Given the extraordinary speed of modern information exchange it can be difficult to properly triage the many hundreds of crisis declarations demanding our immediate and undivided attention. Hyperventilating for attention is no longer just the brief of a four-year-old who doesn’t want to eat his asparagus. It’s everywhere.
Just this morning, for instance, while doom-scrolling over a cup of tea, I struggled to triage the Debt-Ceiling Crisis, the Ukraine Crisis, the Climate Crisis, The Opioid Crisis, The Migrant Crisis, The Dead Bodies on Everest Crisis, the Bud Light Beer Can Crisis, the Popocatépetl Eruption Crisis, the Mummified Remains of Senator Feinstein Crisis, the Adidas-Yeezy Sneaker Fallout Crisis, the Joe Biden Falls Down Again Crisis, and any number of apocalyptic developments from Kashmir to Kentucky.
Of course, the problem isn’t with perpetual crises—not really—because human history is essentially a scary ghost story, the long-form narrative of our ancestors pinballing between dire predicaments.
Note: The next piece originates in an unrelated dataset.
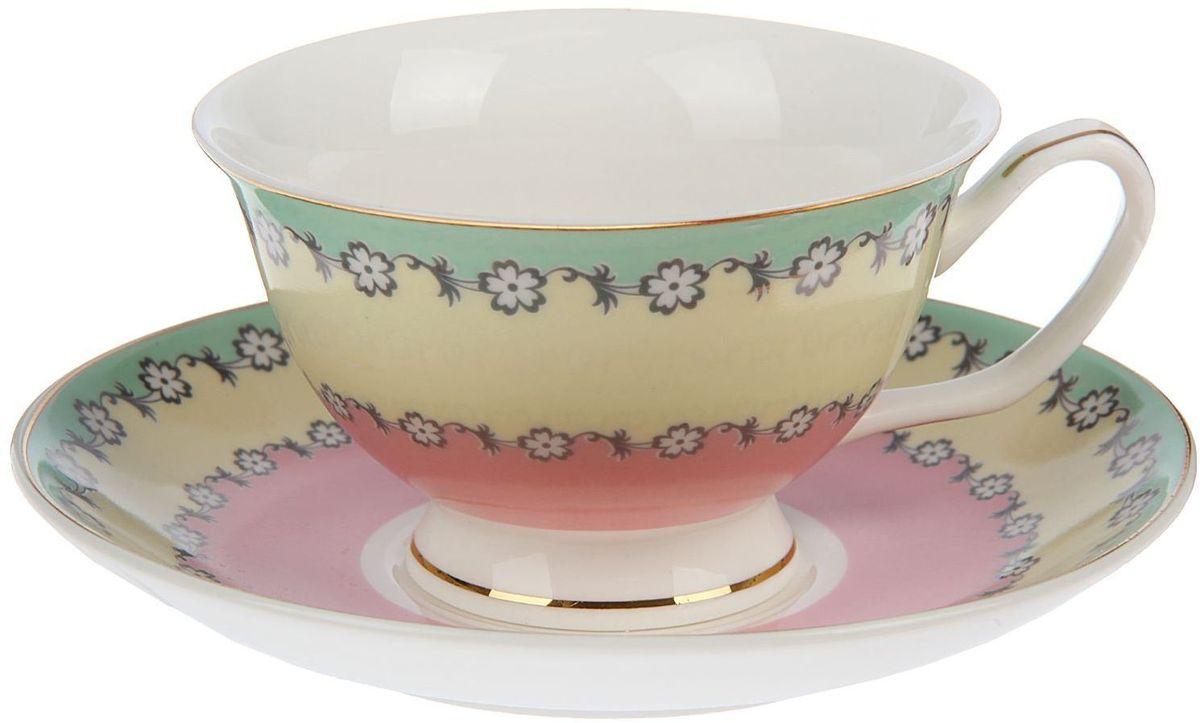 Набор чайный Доляна Цветочный вальс, 2 предмета1405173Какую посуду выбрать для чаепития? Конечно, традиционный напиток по необходимости можно пить и из помятой алюминиевой кружки. Но все-таки большинство хозяек стараются приобрести изящные и оригинальные модели для эстетического наслаждения неповторимым вкусом и тонким ароматом хорошего чая. Кухонная керамика сочетает в себе бытовую практичность и декоративную утонченность. Нарядный комплект обязательных для чаепития атрибутов изготовлен на родине древнего напитка и привнесет в каждую трапезу особую энергетику.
Instead, the problem we have today seems to be the sheer volume of incoming conundrums that confront us, the rolling barrage of alleged calamities which come in from every platform imaginable. It can be exhausting to sort through the rack and ruin pumped into our consciousness by lampreys of the administrative state, social media “influencers”, the Vampires of Bilderberg, and the various Titans of Crisis walking the earth disguised as journalists.
We can’t do anything about most of it, of course, which is part of that inarticulable frustration many people feel, and which presents in various ways--from explosive road rage, to save the sea-ice drum circles, to people throwing soup, and then paint, and then soup again on the Mona Lisa.